Month: February 2021

Application of 2862-39-7, In the next few decades, the world population will flourish. As the population grows rapidly and people all over the world use more and more resources, all industries must consider their environmental impact. 2862-39-7, name is 2-Bromo-N,N-dimethylethanamine hydrobromide belongs to bromides-buliding-blocks compound, it is a common compound, a new synthetic route is introduced below.

A mixture of intermediate 252 (0.76 g, 4.17 mmol), K2CO3 (1.10 g, 7.96 mmol) and 2- bromo-N,N-dimethylethylamine hydrobromide (1.13 g, 4.61 mmol) in DMF (8 mL) was stirred in a sealed tube at 120 C using one single mode microwave (Biotage Initiator EXP 60) with a power output ranging from 0 to 400 W for 60 min. [fixed hold time]. This reaction was performed at 150 C for 15 min then K2CO3 added 150 C for 70 min. Water was added and this mixture was extracted twice with EtOAc. The organic layer was decanted and the solvent was evaporated until dryness. This residue was purified by column chromatography on silica gel (Irregular SiOH, 40 muiotaeta, 40 g, mobile phase: heptane/EtOAc, gradient from 80:20 to 60:40). The pure fractions were collected and the solvent was evaporated until dryness to give 240 mg of a mixture of intermediates 253 & 254 (29% yield) used as it in the next step. This purification was performed with 95% DCM, 5% MeOH (+10% NH4OH) to 85% DCM, 15% MeOH (+10% NH4OH). The pure fractions were collected and the solvent was evaporated until dryness to give 450 mg of a mixture of intermediates 261 & 262 (42% yield) directly used as it in the next step and a mixture of intermediates 253 & 254 also directly used in the next step.

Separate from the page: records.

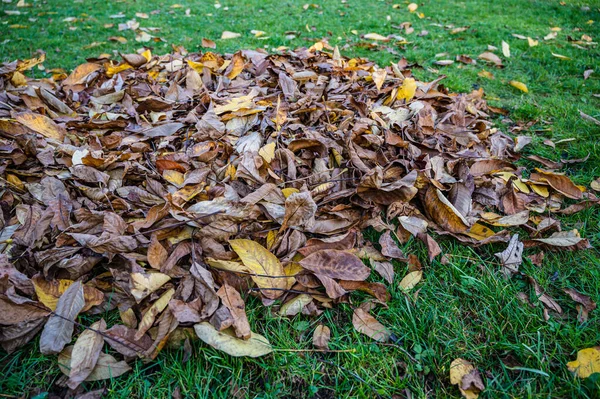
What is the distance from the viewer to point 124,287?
4.97ft

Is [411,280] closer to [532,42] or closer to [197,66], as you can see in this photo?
[197,66]

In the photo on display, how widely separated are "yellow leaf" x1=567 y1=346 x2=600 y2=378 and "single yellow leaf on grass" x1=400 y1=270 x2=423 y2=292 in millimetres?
594

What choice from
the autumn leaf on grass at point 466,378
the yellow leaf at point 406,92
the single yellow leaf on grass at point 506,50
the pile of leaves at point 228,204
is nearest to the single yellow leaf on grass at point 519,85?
the single yellow leaf on grass at point 506,50

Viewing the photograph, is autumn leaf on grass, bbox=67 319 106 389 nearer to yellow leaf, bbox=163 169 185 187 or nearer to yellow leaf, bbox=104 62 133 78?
yellow leaf, bbox=163 169 185 187

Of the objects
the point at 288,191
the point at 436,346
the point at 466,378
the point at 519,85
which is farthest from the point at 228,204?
the point at 519,85

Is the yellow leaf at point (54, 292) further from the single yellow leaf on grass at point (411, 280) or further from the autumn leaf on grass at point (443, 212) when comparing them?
the autumn leaf on grass at point (443, 212)

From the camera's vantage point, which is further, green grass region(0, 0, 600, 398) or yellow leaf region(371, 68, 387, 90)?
yellow leaf region(371, 68, 387, 90)

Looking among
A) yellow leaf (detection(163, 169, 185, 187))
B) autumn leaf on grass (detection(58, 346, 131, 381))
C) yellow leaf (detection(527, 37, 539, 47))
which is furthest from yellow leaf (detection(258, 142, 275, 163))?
yellow leaf (detection(527, 37, 539, 47))

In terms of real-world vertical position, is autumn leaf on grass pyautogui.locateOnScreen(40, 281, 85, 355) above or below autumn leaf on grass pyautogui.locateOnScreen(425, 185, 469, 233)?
below

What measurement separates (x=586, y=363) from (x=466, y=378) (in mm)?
435

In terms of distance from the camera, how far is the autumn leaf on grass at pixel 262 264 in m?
1.55

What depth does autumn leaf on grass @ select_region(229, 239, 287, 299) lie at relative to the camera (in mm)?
1555

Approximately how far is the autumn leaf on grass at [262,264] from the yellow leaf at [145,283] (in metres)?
0.32

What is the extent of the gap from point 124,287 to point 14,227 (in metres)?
0.67
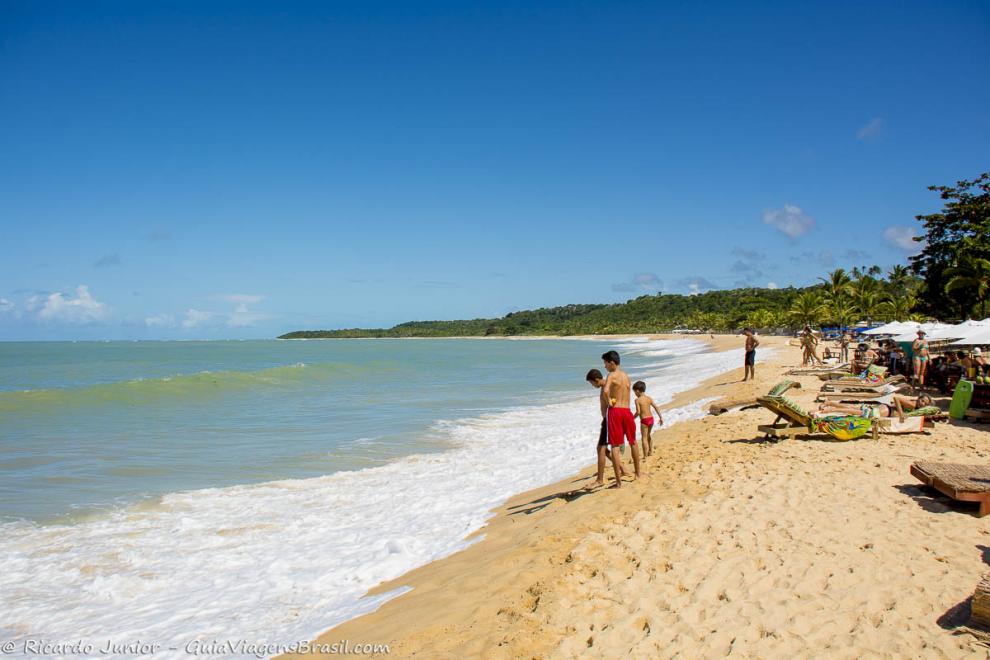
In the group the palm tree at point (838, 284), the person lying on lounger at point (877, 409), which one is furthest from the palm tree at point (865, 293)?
the person lying on lounger at point (877, 409)

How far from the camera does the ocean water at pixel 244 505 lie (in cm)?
514

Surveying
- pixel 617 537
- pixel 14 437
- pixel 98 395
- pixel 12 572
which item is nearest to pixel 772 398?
pixel 617 537

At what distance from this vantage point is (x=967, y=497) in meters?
5.13

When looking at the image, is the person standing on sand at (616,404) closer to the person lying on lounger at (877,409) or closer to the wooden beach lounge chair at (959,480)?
the wooden beach lounge chair at (959,480)

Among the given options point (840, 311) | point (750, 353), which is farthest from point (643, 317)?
point (750, 353)

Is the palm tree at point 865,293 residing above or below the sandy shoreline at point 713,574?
above

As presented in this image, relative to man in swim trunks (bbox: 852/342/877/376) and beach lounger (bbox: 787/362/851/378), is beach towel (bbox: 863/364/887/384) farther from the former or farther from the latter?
beach lounger (bbox: 787/362/851/378)

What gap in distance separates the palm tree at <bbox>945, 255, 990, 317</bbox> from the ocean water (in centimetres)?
1612

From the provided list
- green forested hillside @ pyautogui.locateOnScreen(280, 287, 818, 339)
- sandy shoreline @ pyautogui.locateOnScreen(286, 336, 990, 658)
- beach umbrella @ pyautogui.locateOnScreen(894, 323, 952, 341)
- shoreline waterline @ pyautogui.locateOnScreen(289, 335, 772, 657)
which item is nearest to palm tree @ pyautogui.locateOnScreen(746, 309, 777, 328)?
green forested hillside @ pyautogui.locateOnScreen(280, 287, 818, 339)

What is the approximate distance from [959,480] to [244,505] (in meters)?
8.08

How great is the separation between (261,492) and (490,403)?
1080cm

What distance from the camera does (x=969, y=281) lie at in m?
24.7

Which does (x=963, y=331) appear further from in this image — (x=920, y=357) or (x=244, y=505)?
(x=244, y=505)

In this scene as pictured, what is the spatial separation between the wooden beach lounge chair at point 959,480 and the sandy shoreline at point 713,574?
0.57 feet
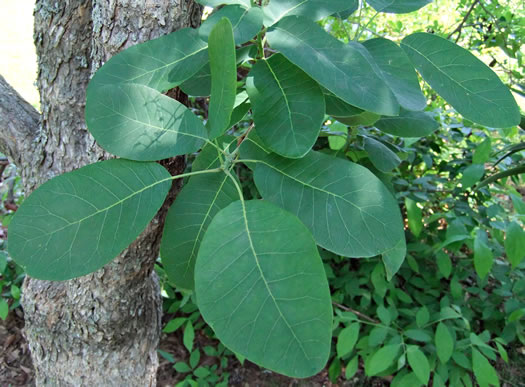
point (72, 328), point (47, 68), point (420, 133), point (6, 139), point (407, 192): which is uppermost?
point (47, 68)

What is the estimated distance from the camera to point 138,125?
0.66 metres

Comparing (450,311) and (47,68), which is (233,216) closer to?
(47,68)

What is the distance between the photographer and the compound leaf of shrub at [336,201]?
613 millimetres

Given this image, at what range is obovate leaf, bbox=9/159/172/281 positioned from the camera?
58 centimetres

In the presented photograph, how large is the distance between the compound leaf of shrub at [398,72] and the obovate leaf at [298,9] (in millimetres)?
118

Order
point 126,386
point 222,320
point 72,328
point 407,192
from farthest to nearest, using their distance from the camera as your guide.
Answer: point 407,192
point 126,386
point 72,328
point 222,320

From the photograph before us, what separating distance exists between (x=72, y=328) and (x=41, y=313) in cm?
12

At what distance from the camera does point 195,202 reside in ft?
2.37

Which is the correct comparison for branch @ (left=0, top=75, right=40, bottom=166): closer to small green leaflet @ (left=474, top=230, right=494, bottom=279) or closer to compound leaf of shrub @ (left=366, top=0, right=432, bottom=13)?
compound leaf of shrub @ (left=366, top=0, right=432, bottom=13)

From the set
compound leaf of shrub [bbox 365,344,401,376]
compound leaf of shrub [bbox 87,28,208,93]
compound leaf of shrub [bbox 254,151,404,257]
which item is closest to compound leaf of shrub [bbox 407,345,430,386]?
compound leaf of shrub [bbox 365,344,401,376]

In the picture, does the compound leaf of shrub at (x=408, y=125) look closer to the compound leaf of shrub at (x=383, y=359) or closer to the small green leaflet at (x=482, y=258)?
the small green leaflet at (x=482, y=258)

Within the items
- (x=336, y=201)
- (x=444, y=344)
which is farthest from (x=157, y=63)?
(x=444, y=344)

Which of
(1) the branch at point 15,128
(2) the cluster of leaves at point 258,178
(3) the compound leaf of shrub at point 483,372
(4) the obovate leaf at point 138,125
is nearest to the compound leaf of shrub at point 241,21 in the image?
(2) the cluster of leaves at point 258,178

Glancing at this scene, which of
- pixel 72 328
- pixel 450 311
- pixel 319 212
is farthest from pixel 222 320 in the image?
pixel 450 311
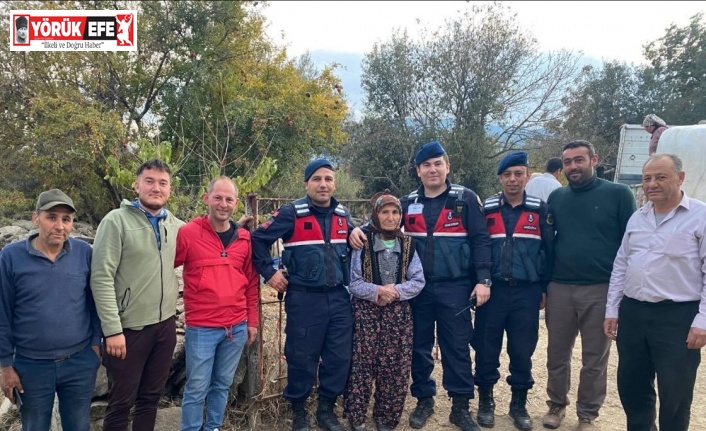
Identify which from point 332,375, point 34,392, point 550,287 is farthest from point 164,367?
point 550,287

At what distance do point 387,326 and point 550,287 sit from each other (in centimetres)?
142

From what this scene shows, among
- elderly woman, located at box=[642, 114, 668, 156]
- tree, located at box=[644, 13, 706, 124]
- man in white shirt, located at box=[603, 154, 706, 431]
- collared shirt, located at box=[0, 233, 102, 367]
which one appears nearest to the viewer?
collared shirt, located at box=[0, 233, 102, 367]

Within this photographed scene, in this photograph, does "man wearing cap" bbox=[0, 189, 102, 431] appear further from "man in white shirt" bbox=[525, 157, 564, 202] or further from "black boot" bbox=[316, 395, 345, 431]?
"man in white shirt" bbox=[525, 157, 564, 202]

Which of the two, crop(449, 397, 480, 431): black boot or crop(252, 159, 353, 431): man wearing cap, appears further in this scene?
crop(449, 397, 480, 431): black boot

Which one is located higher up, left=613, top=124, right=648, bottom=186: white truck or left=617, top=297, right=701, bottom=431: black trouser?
left=613, top=124, right=648, bottom=186: white truck

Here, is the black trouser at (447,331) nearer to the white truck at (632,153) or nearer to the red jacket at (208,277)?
the red jacket at (208,277)

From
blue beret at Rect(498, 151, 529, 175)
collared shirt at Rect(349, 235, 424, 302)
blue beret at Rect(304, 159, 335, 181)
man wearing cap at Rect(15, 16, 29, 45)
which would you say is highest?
man wearing cap at Rect(15, 16, 29, 45)

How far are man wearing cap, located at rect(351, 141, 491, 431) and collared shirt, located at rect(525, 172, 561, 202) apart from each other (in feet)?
9.43

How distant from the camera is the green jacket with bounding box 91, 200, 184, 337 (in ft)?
→ 8.98

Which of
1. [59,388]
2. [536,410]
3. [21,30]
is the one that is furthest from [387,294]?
[21,30]

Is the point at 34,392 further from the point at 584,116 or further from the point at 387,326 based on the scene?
the point at 584,116

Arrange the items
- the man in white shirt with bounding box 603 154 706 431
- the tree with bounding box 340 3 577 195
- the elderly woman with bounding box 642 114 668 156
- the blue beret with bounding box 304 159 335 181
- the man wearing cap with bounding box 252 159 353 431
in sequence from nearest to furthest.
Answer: the man in white shirt with bounding box 603 154 706 431 → the man wearing cap with bounding box 252 159 353 431 → the blue beret with bounding box 304 159 335 181 → the elderly woman with bounding box 642 114 668 156 → the tree with bounding box 340 3 577 195

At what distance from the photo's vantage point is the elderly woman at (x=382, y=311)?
359 centimetres

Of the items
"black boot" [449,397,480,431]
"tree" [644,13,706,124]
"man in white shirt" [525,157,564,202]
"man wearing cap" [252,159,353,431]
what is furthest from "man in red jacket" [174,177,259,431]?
"tree" [644,13,706,124]
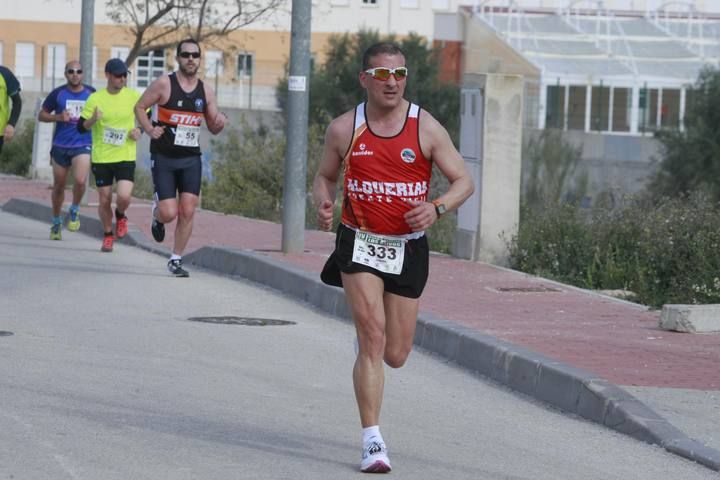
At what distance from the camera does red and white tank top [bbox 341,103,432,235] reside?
24.3 ft

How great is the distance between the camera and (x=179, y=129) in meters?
14.8

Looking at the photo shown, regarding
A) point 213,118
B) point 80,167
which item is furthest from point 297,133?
point 80,167

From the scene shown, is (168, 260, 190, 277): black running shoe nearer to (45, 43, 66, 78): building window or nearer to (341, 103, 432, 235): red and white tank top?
(341, 103, 432, 235): red and white tank top

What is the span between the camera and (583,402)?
29.7 feet

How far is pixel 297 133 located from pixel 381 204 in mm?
9599

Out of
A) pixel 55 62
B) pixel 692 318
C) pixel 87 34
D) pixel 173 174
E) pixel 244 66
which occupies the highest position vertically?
pixel 244 66

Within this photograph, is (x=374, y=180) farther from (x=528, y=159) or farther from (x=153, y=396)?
(x=528, y=159)

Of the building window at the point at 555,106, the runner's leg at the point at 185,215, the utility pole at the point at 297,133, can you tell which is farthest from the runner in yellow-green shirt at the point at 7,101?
the building window at the point at 555,106

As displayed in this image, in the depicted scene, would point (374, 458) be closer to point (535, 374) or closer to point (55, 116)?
point (535, 374)

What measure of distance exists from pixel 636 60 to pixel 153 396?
57776 millimetres

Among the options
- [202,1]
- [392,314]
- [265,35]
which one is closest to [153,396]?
[392,314]

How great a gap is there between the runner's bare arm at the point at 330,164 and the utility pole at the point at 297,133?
8914 mm

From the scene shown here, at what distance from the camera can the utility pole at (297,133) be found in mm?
16719

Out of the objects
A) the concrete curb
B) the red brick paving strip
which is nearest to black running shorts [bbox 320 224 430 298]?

In the field of chemistry, the synthetic routes of compounds are constantly being developed and updated. I will also mention this compound in other articles, 2-Bromo-N,N-dimethylethanamine hydrobromide, other downstream synthetic routes, hurry up and to see.

Reference:
Patent; JANSSEN PHARMACEUTICA NV; STANSFIELD, Ian; QUEROLLE, Olivier, Alexis, Georges; LIGNY, Yannick, Aime, Eddy; GROSS, Gerhard, Max; JACOBY, Edgar; MEERPOEL, Lieven; GREEN, Simon, Richard; HYND, George; KULAGOWSKI, Janusz, Jozef; MACLEOD, Calum; MANN, Samuel, Edward; (472 pag.)WO2018/2217; (2018); A1;,
Bromide – Wikipedia,
bromide – Wiktionary

Researchers who often do experiments know that organic synthesis is a process of preparing more complex target molecules from simple raw materials through one or more chemical reactions. Generally, it requires fewer steps, and cheap raw materials. 955959-84-9, name is 4-(4-Bromophenyl)dibenzo[b,d]furan, A new synthetic method of this compound is introduced below., Safety of 4-(4-Bromophenyl)dibenzo[b,d]furan

In a dry 2L three-necked flask, 26.5 g (81 mmol, 1.1 eq.) of Intermediate-1 obtained in Reaction Formula 1 and 23.8 g (73.6 mmol, 1.0 eq.) of 4-(4-bromophenyl)-dibenzofuran were added. Then add dried and degassed 1000 ml of toluene as a solvent. Pass nitrogen for 15 minutes. Then add 10.6 g (110.4 mmol, 1.5 eq.) sodium tert-butoxide, A toluene solution (m/v, 10percent) of 1.3 g (2percent mol) of catalyst Pd2(dba)3 and 6.0 ml (4percent mol) P(t-bu)3. The temperature was raised to 90¡ãC and the reaction was carried out for 1.5 hours. After the reaction was completed, the mixture was cooled to room temperature, adsorbed on activated charcoal, suction filtered, and the solvent was removed by spin-drying. Recrystallization from toluene and ethanol gave 30.6 g of Intermediate 2 in 73percent yield.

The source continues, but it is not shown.